Aufiero added that while he knew of Barakat’s purported ties to radical Shi'a Islamic militant group, he said that he was under arrest for different matters, including embezzlement and the creation of false documents.

Barakat’s arrest does shed a new light on the Triple Border region, which has become a hotspot for smugglers and drawn the attention of the U.S., Israel and governments throughout South America. A 2006 Treasury Department designation named Barakat as a Hezbollah member and funder of the group through a store he owned in Paraguay.

The region has drawn a number of immigrants for the Middle East, particularly from Lebanon, and is believed to be one of Hezbollah's major areas of operation outside of the Islamic world, due to its seclusion, loose borders, rampant political corruption and weak judicial system. While the U.S. has said that Barakat and eight others in the Triple Frontier region were linked to Hezbollah, Brazil’s government said that there were no signs of terrorism financing in the border region.

In 2004, Barakat’s brother, Assad Ahmad Barakat, was named by the Treasury Department as one of Hezbollah’s “most prominent and influential members” and was believed to have used an electronics wholesale store in the Triple Frontier as a cover for raising funds for Hezbollah. The Brazilian police arrested him in 2002 and deported him to Paraguay, where he went to prison for tax evasion.

◆ **PROVIDED MATERIAL**:
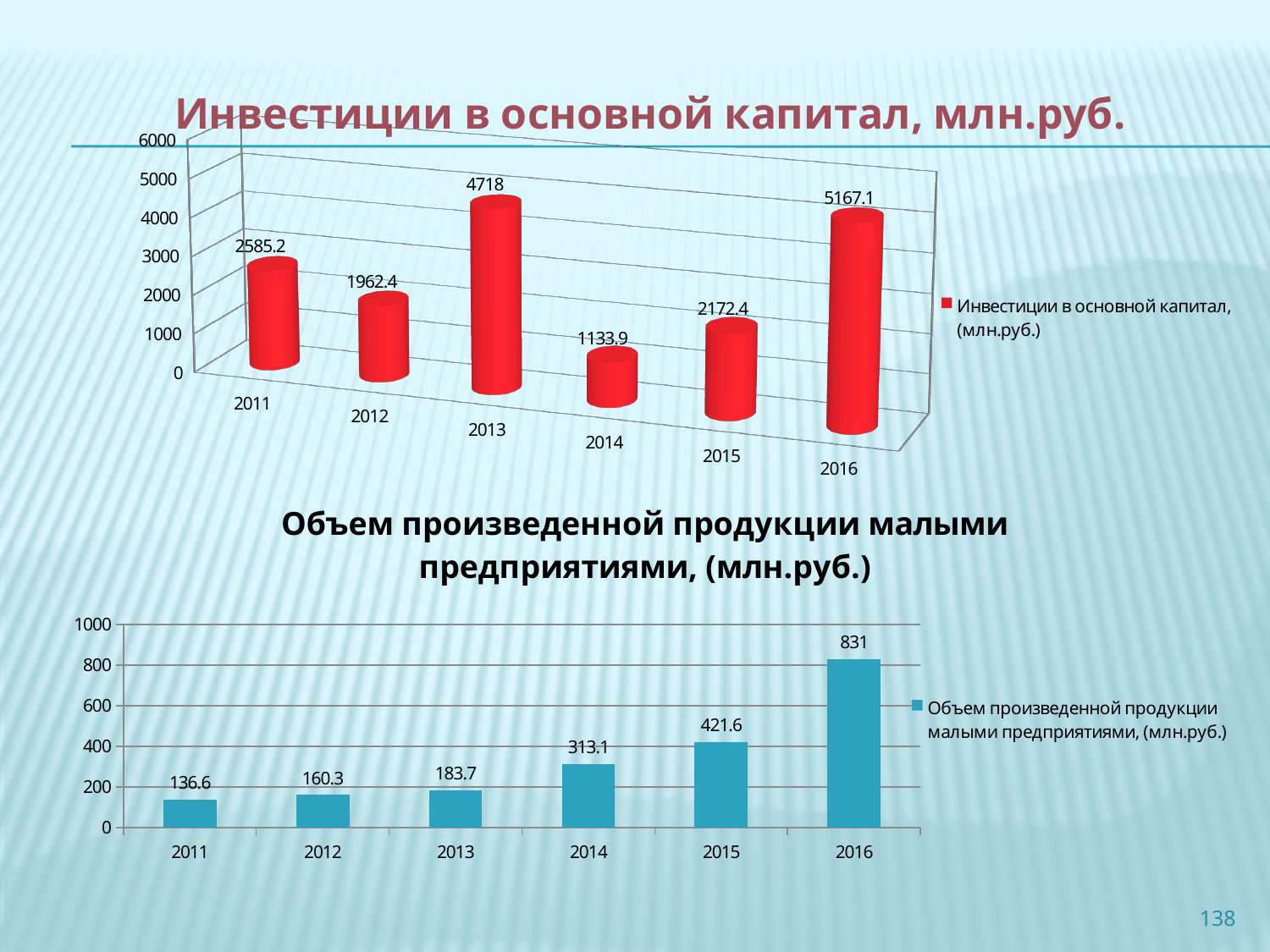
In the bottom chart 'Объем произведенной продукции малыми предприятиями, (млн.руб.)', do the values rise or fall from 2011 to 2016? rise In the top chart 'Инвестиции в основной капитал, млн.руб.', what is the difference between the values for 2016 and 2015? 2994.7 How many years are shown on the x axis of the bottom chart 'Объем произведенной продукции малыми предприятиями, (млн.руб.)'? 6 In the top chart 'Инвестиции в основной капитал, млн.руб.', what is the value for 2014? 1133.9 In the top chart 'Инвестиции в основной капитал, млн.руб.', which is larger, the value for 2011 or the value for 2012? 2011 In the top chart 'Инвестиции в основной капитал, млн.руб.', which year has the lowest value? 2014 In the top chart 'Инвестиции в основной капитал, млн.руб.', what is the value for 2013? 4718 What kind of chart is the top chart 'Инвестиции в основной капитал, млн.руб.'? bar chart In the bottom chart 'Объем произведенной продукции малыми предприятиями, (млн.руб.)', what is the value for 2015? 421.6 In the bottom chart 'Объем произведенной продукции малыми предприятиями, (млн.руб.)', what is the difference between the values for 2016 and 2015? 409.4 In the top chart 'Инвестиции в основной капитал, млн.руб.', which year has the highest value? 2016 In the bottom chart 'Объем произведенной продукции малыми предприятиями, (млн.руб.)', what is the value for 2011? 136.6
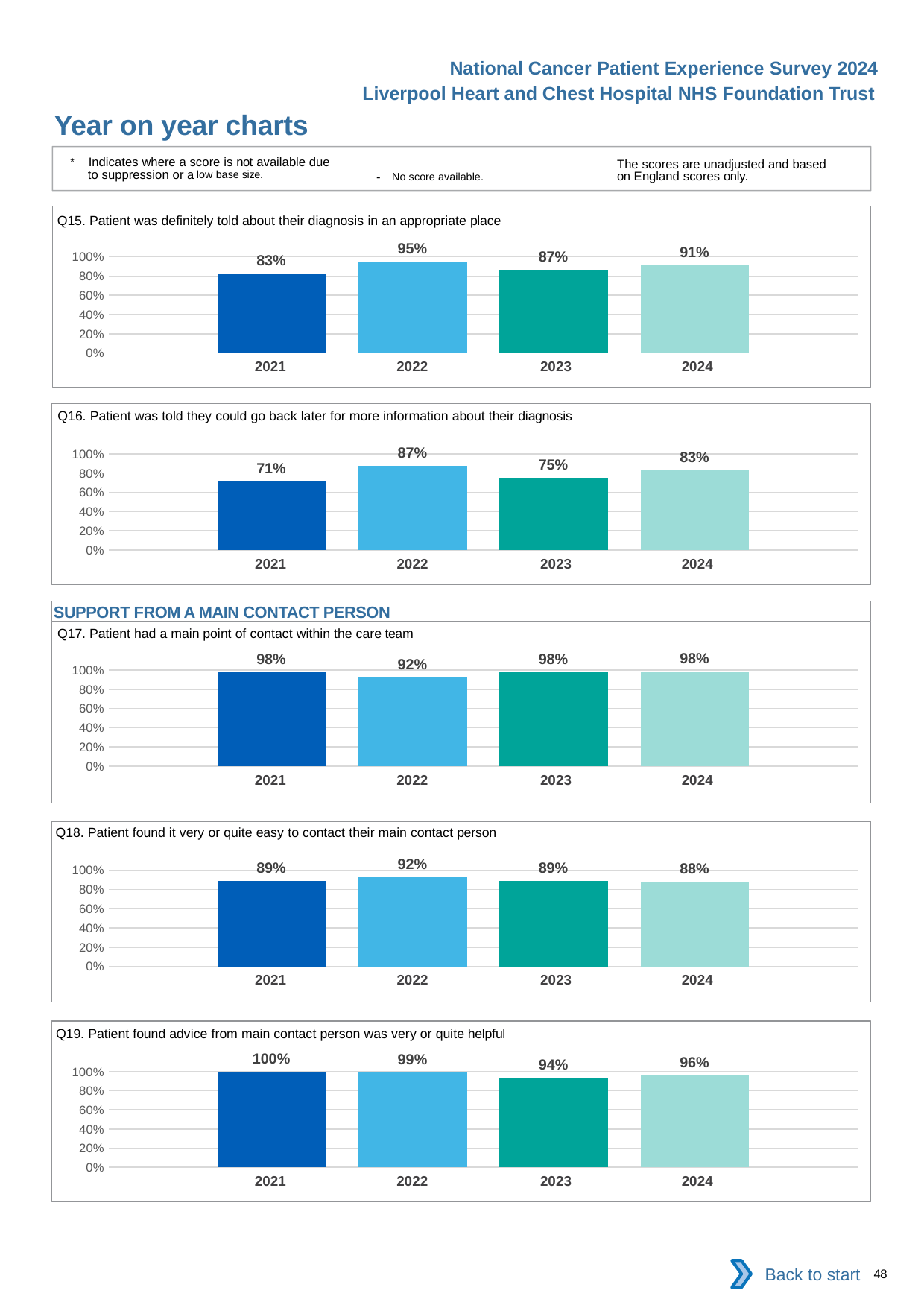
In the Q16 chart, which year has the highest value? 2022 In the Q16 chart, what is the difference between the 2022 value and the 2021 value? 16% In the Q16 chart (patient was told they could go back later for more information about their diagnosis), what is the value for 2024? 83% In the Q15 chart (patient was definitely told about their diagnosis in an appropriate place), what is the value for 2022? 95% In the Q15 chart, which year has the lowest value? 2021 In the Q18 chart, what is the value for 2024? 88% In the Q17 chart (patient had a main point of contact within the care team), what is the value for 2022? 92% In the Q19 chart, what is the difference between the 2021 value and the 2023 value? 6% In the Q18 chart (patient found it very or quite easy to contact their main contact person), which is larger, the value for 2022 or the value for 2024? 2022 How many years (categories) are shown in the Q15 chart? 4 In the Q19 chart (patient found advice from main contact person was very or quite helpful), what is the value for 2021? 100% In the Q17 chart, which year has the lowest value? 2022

◆ **WHAT TO WORK ON**:
1. Answer these questions using the text on the Triple Border region above:
(a) In what year did a Treasury Department designation name Barakat as a Hezbollah member?
(b) What did Brazil's government say about the border region?
(c) What did the Treasury Department believe Assad Ahmad Barakat used as a cover for raising funds for Hezbollah?
2. Copy word for word the portion of the text on the Triple Border region between "Aufiero added that" and "of false documents.", inclusive.

◆ **SOLUTIONS PER TASK**:
1.
(a) 2006
(b) There were no signs of terrorism financing in the border region.
(c) An electronics wholesale store in the Triple Frontier

2.
Aufiero added that while he knew of Barakat’s purported ties to radical Shi'a Islamic militant group, he said that he was under arrest for different matters, including embezzlement and the creation of false documents.